- Opening Delimiter -

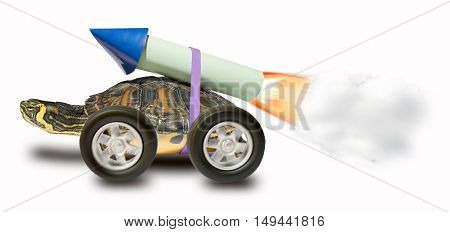 Turtle with a rocket propulsion to go faster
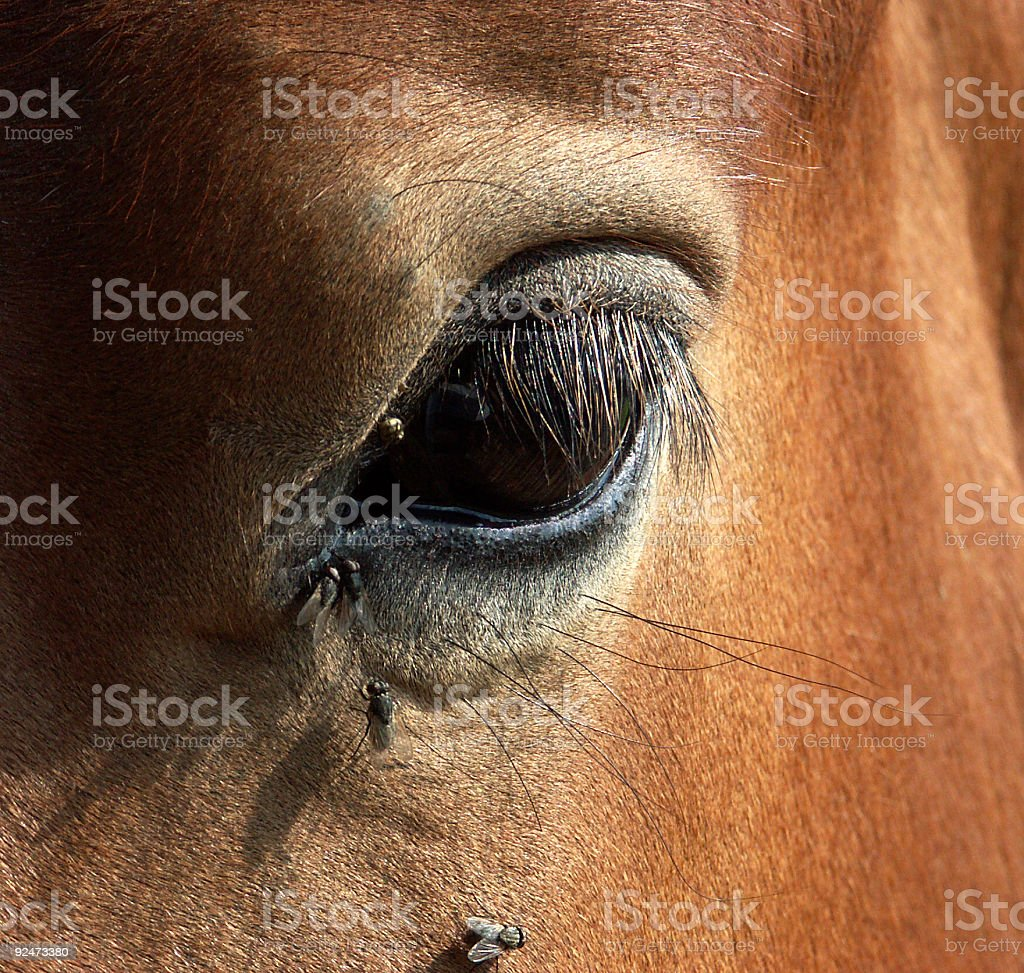 Horse eye close-up royalty-free stock photo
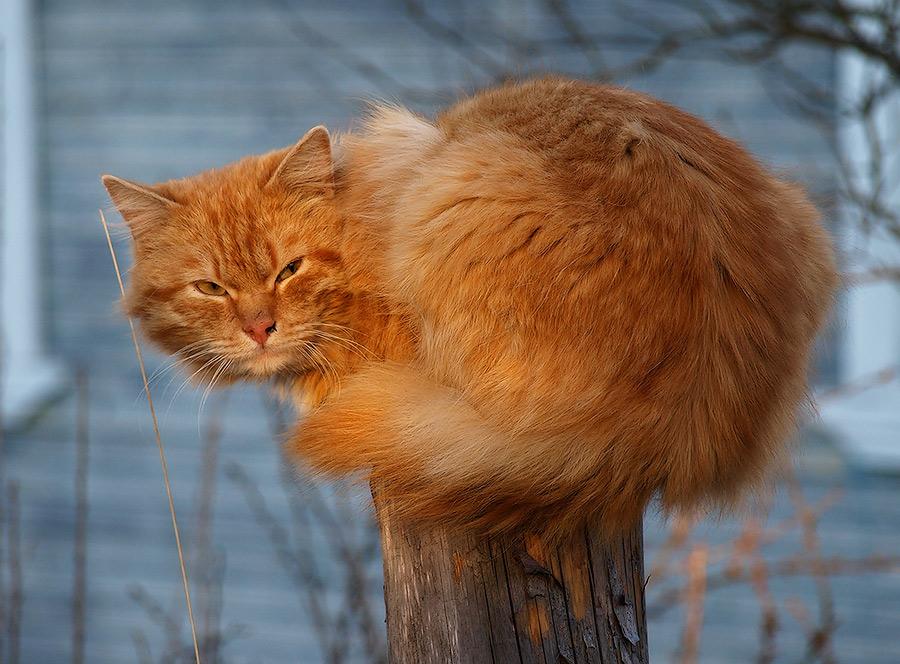 "фото ""Red"" метки: природа, домашние животные"
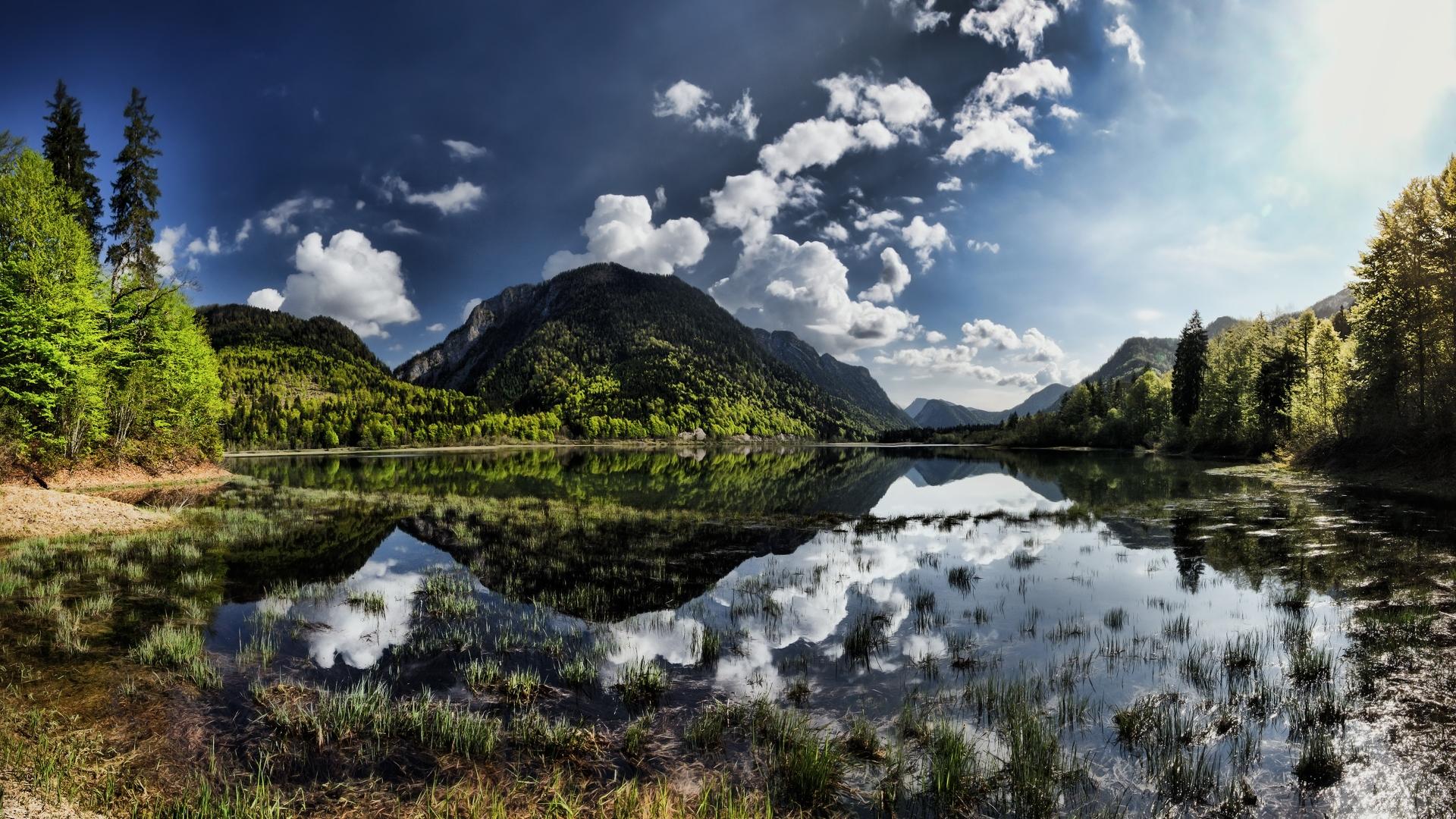 озеро, трава, отражение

- Closing Delimiter -

Assignment = Please reproduce the lines exactly from the one containing "метки: природа, домашние" through the last line of the data above, and keep the pictures out.

Your response =
 "фото ""Red"" метки: природа, домашние животные"
 озеро, трава, отражение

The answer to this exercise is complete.